▶ WORK TASK: Return exactly the span of lines in the following data that opens with the line containing "Average Number of" and closes with the line containing "Húsminőség elemei IX.". Include nothing else.

▶ DATA IN THIS EXERCISE:
◇ ◇ ◇ ◇ ◇ ◇ ◇

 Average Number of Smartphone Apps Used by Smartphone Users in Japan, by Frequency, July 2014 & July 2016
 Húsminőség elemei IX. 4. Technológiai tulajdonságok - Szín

◇ ◇ ◇ ◇ ◇ ◇ ◇

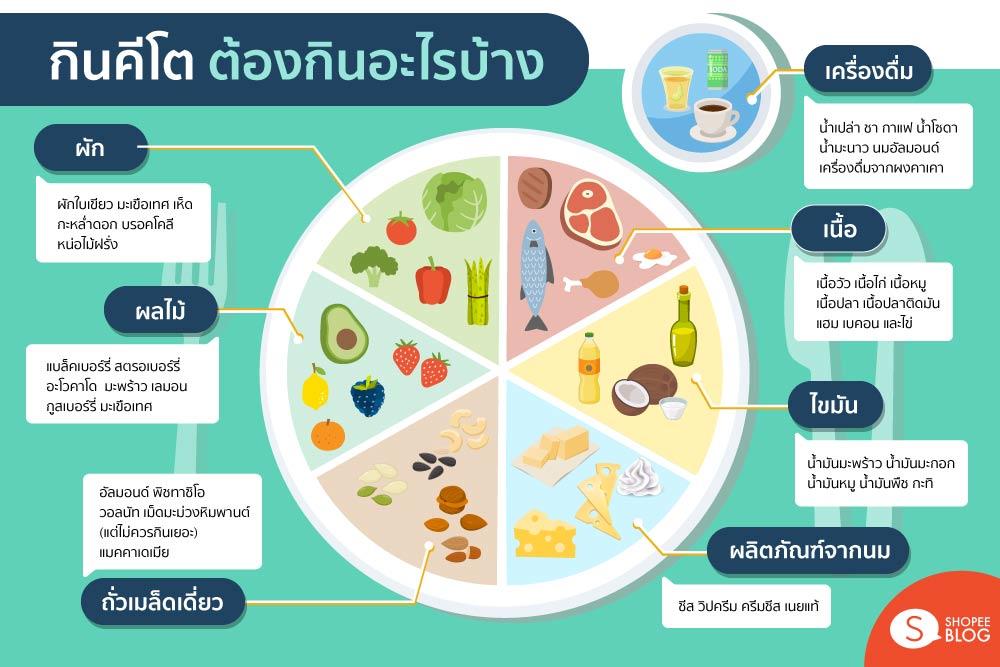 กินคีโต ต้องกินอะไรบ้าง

◇ ◇ ◇ ◇ ◇ ◇ ◇

▶ ANSWER SECTION:
 Average Number of Smartphone Apps Used by Smartphone Users in Japan, by Frequency, July 2014 & July 2016
 Húsminőség elemei IX. 4. Technológiai tulajdonságok - Szín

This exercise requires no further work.